Buitendijk GHS., Rochtchina E., Myers C., van Duijn CM., Lee KE., Klein BEK., Meuer SM., de Jong PTVM., Holliday EG., Tan AG., Uitterlinden AG., Sivakumaran TS., Attia J., Hofman A., Mitchell P., Vingerling JR., Iyengar SK., Janssens ACJW., Wang JJ., Klein R., Klaver CCW.
PURPOSE: Prediction models for age-related macular degeneration (AMD) based on case-control studies have a tendency to overestimate risks. The aim of this study is to develop a prediction model for late AMD based on data from population-based studies. DESIGN: Three population-based studies: the Rotterdam Study (RS), the Beaver Dam Eye Study (BDES), and the Blue Mountains Eye Study (BMES) from the Three Continent AMD Consortium (3CC). PARTICIPANTS: People (n = 10,106) with gradable fundus photographs, genotype data, and follow-up data without late AMD at baseline. METHODS: Features of AMD were graded on fundus photographs using the 3CC AMD severity scale. Associations with known genetic and environmental AMD risk factors were tested using Cox proportional hazard analysis. In the RS, the prediction of AMD was estimated for multivariate models by area under receiver operating characteristic curves (AUCs). The best model was validated in the BDES and BMES, and associations of variables were re-estimated in the pooled data set. Beta coefficients were used to construct a risk score, and risk of incident late AMD was calculated using Cox proportional hazard analysis. Cumulative incident risks were estimated using Kaplan-Meier product-limit analysis. MAIN OUTCOME MEASURES: Incident late AMD determined per visit during a median follow-up period of 11.1 years with a total of 4 to 5 visits.
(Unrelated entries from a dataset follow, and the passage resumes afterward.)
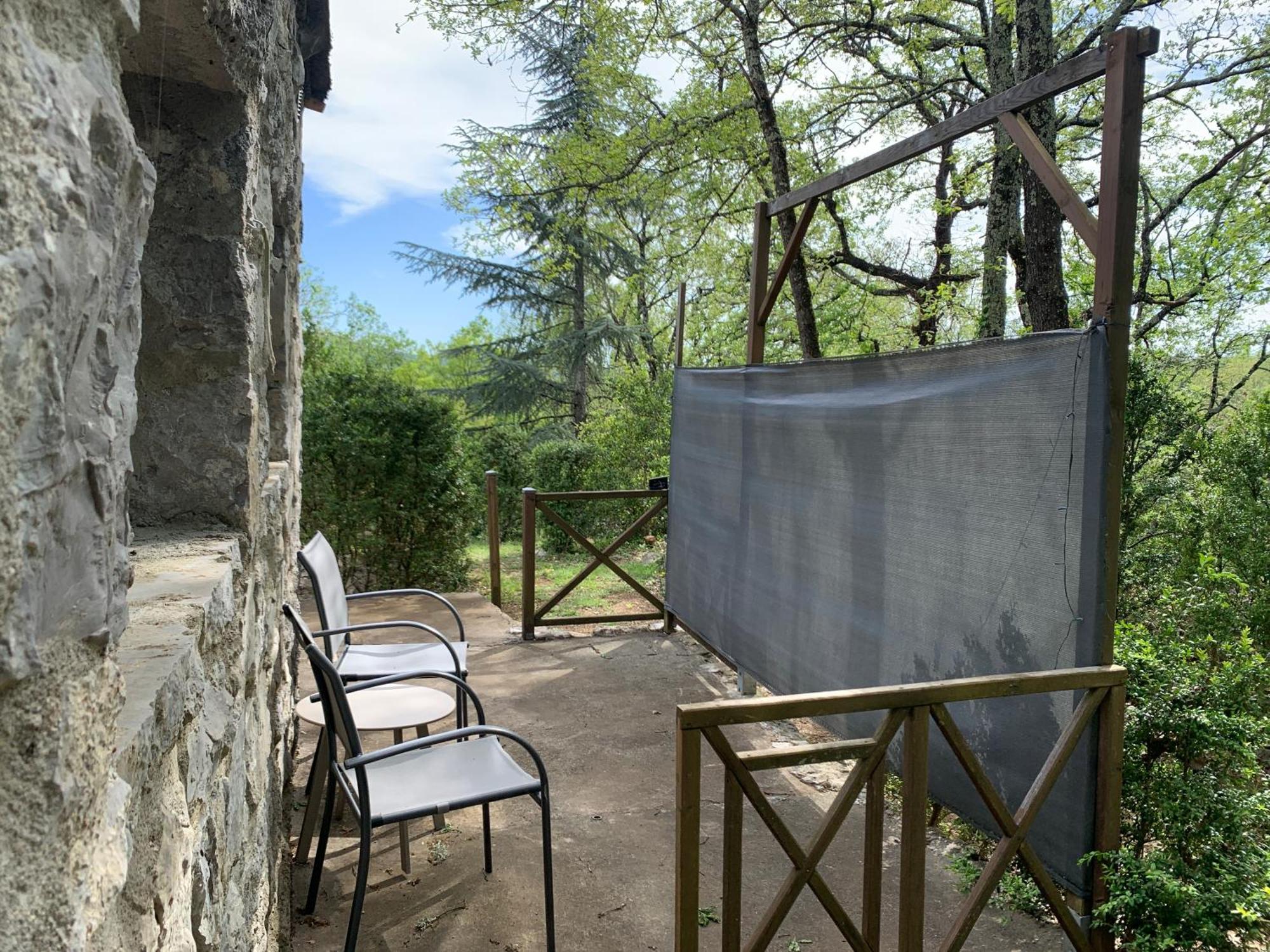 Gite Avec Piscine Privee Au Coeur D'Une Foret De Chenes Proche De Vallon Pont D'Arc Saint Alban Auriolles Kültér fotó
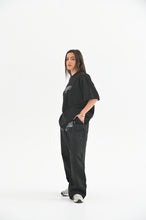 Load image into Gallery viewer, INSECURITY JEANS - BLACK
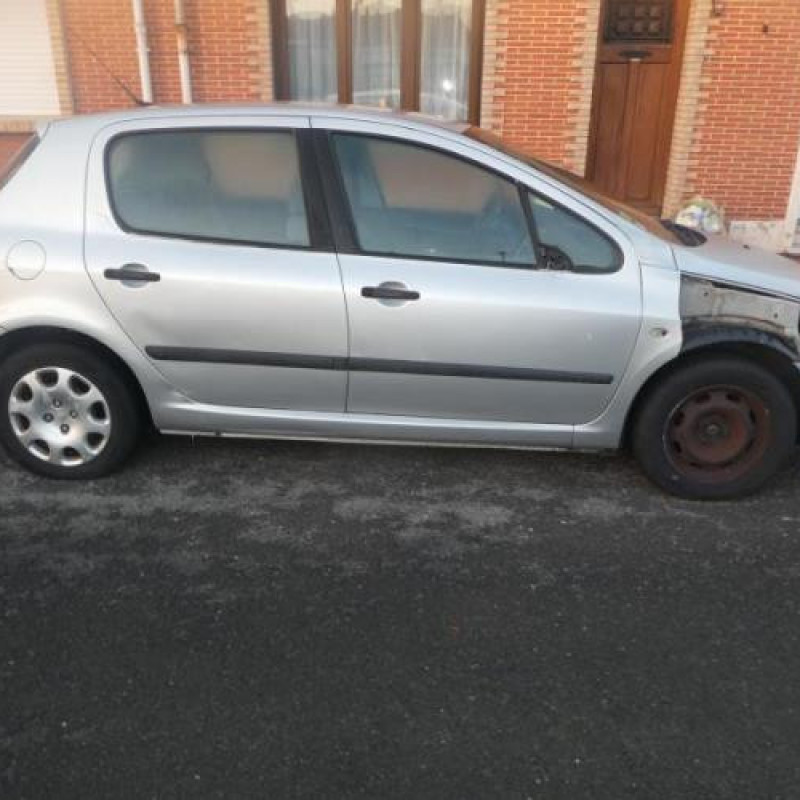 Boitier servitude moteur (BSM) PEUGEOT 307 Photo n°5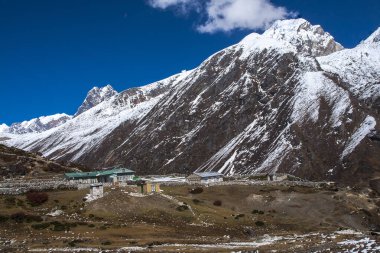 MACHHERMO, NEPAL - CIRCA ECTOBER 2013: Machhermo köylerinden Himalayaların manzarası Ekim 2013 'te Machhermo' da.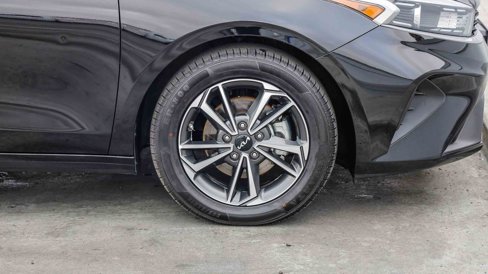 Used 2023 Kia Forte LXS w/ LXS Technology Package image 11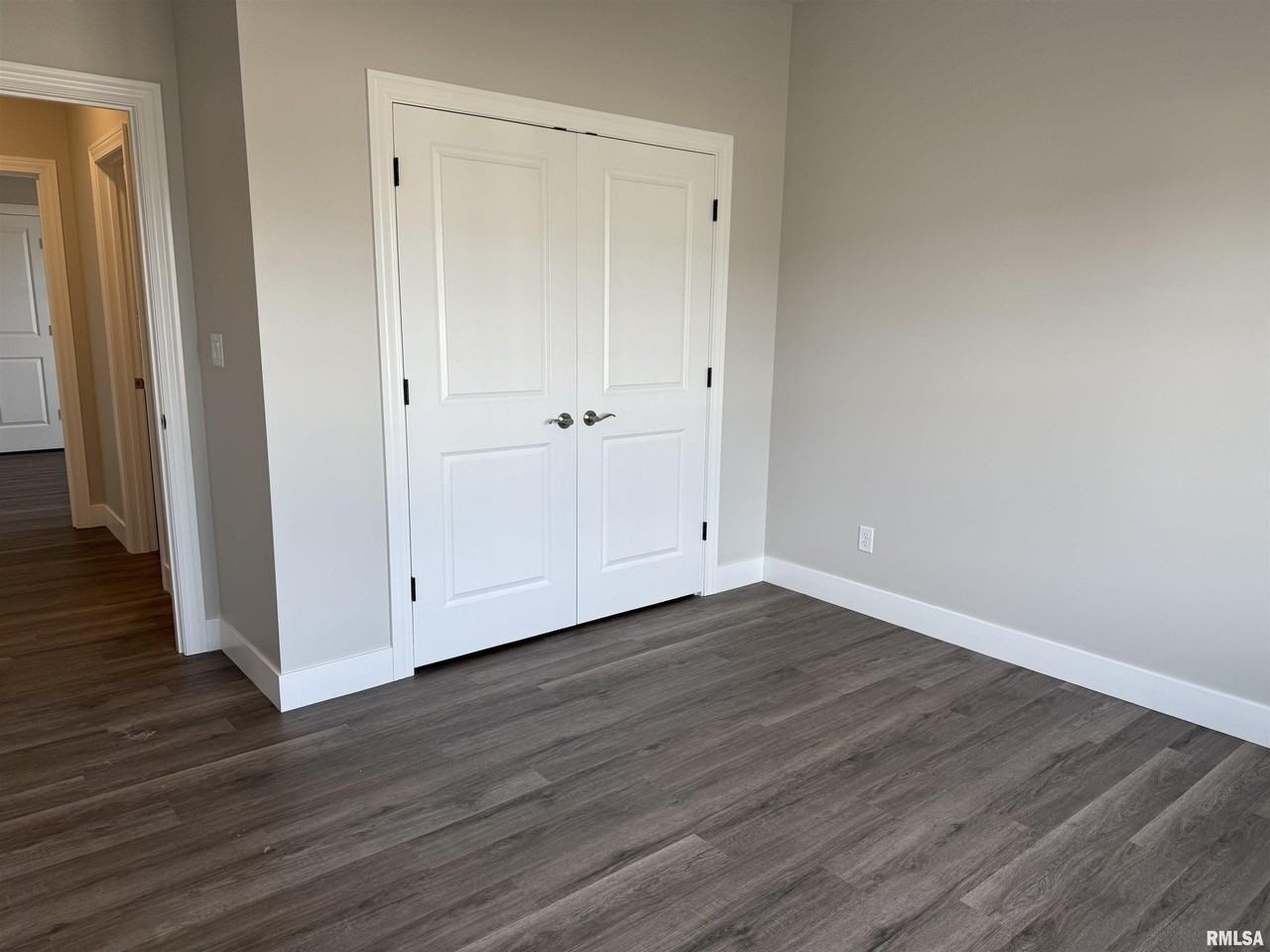 1601 Blenheim Dr - Photo 4 of 21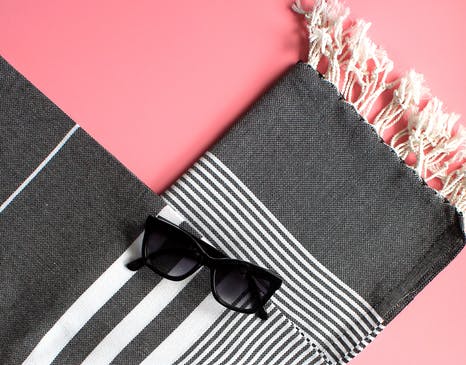 TOWEL TO GO MALIBU HAMAMTUCH IN SCHWARZ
RESULTS: Overall, 363 participants developed incident late AMD, 3378 participants developed early AMD, and 6365 participants remained free of any AMD. The highest AUC was achieved with a model including age, sex, 26 single nucleotide polymorphisms in AMD risk genes, smoking, body mass index, and baseline AMD phenotype. The AUC of this model was 0.88 in the RS, 0.85 in the BDES and BMES at validation, and 0.87 in the pooled analysis. Individuals with low-risk scores had a hazard ratio (HR) of 0.02 (95% confidence interval [CI], 0.01-0.04) to develop late AMD, and individuals with high-risk scores had an HR of 22.0 (95% CI, 15.2-31.8). Cumulative risk of incident late AMD ranged from virtually 0 to more than 65% for those with the highest risk scores. CONCLUSIONS: Our prediction model is robust and distinguishes well between those who will develop late AMD and those who will not. Estimated risks were lower in these population-based studies than in previous case-control studies.